Your r-13 fiberglass is unlikely actually r-13, probably closer to r11.

You should put a proper vapour barrier on the warm side sealed to the framing - not just stapled, cuts down on leakage and prevents condensation.

For insulation to do it's job well, there can't be air movement due to leakage.

The plastic vapor barrier over the entire wall assembly improves thermal performance of the wall, stops air movement through the wall, so you get rated r-value.

R-value of fiberglass with a lot of air movement *is zero!*

Only rigid foam insulation and dense packed cellulose stop air movement and can do well without a vapour barrier. (for cellulose dense packed without vapour barrier, you need good drying potential as it's not perfect)

It's air movement that causes condensation issues in walls. Air carries moisture which hits cold surfaces as it leaks out causing condensation. Have poor drying potential to the outside, and moisture accumulates, leading to structural rot.

It was thought at one point that vapor gets into walls mostly by diffusion through the wall material. Now we know, diffusion is not a very significant factor.

It's air movement.


----------



## jmetrail (Aug 31, 2017)

user_12345a said:


> It's air movement that causes condensation issues in walls. Air carries moisture which hits cold surfaces as it leaks out causing condensation. Have poor drying potential to the outside, and moisture accumulates, leading to structural rot.
> 
> It's air movement.


Do you really need a vapour barrier to have an air barrier though? Doesn't painted dry wall act as an air barrier? 

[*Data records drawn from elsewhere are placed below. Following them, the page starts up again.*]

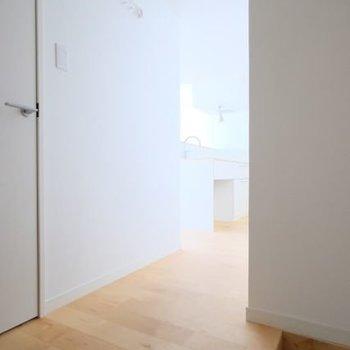 玄関から居室へ抜ける廊下の景色も雰囲気があって素敵だ……※写真は前回募集時のものです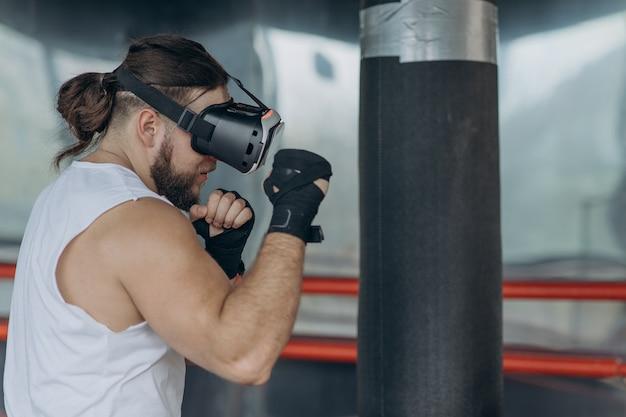 Homem musculoso boxeador com óculos vr lutando em realidade virtual simulada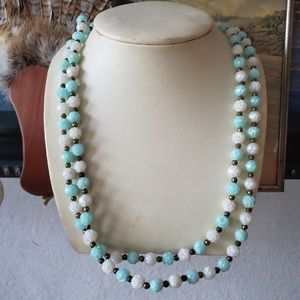 Vintage White and Blue Rose Shaped Beads Necklace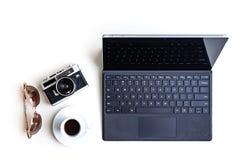 Набор солнечных очков камеры кофе планшета стоковое фото
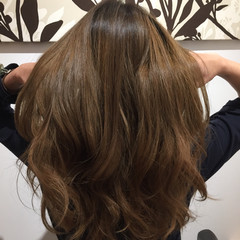 ブラウンベージュ フェミニン ミルクティーベージュ ロング ヘアスタイルや髪型の写真・画像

I didn't think you'd have much air flow through painted drywall - unless you have protrusions like plumbing pipes, light fixtures etc. - which can be caulked to block air.


----------



## user_12345a (Nov 23, 2014)

There's leakage through cracks, gaps, penetrations. There's a gap at the floor covered with trim.

Can caulk trim but better, more effective to just have a properly done air/vapor barrier.

Don't think drywall or plaster is super air tight even if painted.

The plastic air/vapor barrier is brought right up to the electrical boxes and is also sealed to the framing with acoustic sealant. Seams have to be tuck taped as well.

You can look up how vapor barrier is done around these penetrations.

If the wall is open anyhow, why not bring it up to modern air tight standards?

----------


> But, here comes the real opportunity. Replacing the old insulation will allow you to upgrade to R-15 (I prefer Roxul but they also make high density R-15 fiberglass)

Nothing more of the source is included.